Biographical details: George Barber was born in Georgetown, Guyana and went to St Martins and The Slade. His compilation "The Greatest Hits Of Scratch Video" is internationally known and has been featured in many galleries and festivals across the world. His two contributions to the tape, 'Absence of Satan' and ' Yes Frank No Smoke' are still screened regularly and are important in the history of British Video Art. He has had an installation at Tate Britain 2006 entitled 'Automotive Action Painting' (funded by Film & Video Umbrella) and shows of his video sculptures, 'The Long Commute' at Jack the Pelican Presents Gallery Brooklyn, New York 2007. He has also been part of numerous programmes at Tate Modern and had retrospectives at the ICA, New York Film & Video Festival and recently at La Rochelle Festival, France.

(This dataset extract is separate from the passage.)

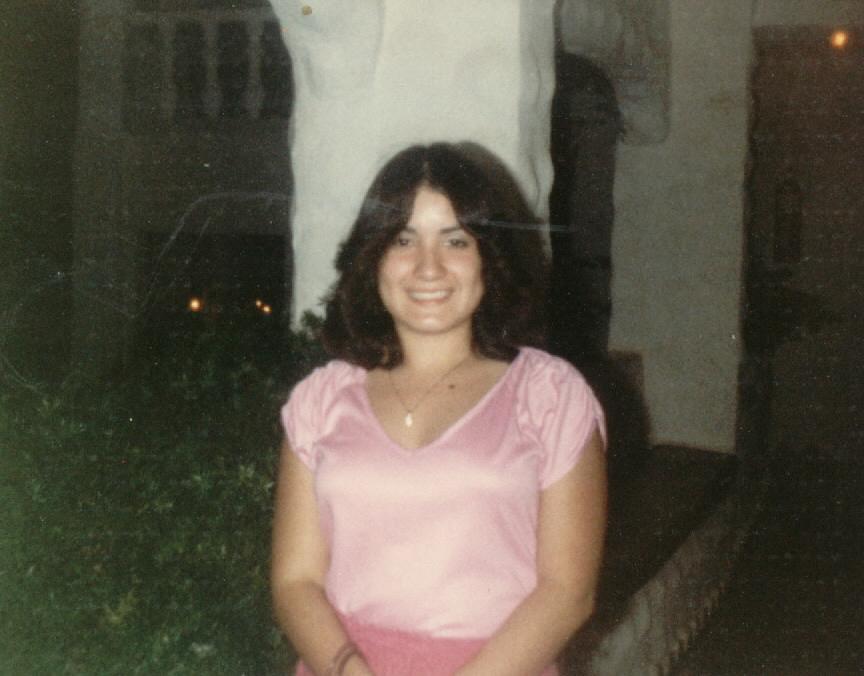 me age 14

He has been written about by Paul Morley. Mike O'Pray and Gareth Evans, the Time Out & Vertigo magazine critic. LUX is releasing a DVD compilation of his work, soon to be available world wide in all gallery book shops. Film & Video Umbrella have released a monograph. Seventeen Gallery and Anthony Wilkinson have also shown his work.
Barber is eclectic, his ideas varied. Narrative and found footage seem to be at the centre of much of his work, either deconstructing it or trying as an artist to evolve an approach that is contradictory to the maker's original intention. Barber's skills as a writer have led him to produce many lyrical works too, including 'Walking Off Court' and 'Withdrawal' and various monologues like 'I Was Once In A Shit Show' and 'Refusing Potatoes'. His recent work, 'Following Your Heart" and "Losing Faith" goes back to using off-air adverts and tv films, mostly American. The central conceit is to take found footage and manipulate it into a new artistic experience. The ingredients of television are inverted and put to new purposes.
He has also produced a number of 'conceptual works, like "Automotive Action Painting" and "Shouting Match" or "Beyond Language" which reference early video art yet are contemporary too. "Automotive Action Painting" won First Prize at the 24th Hamburg International Short Film Festival in June 2008.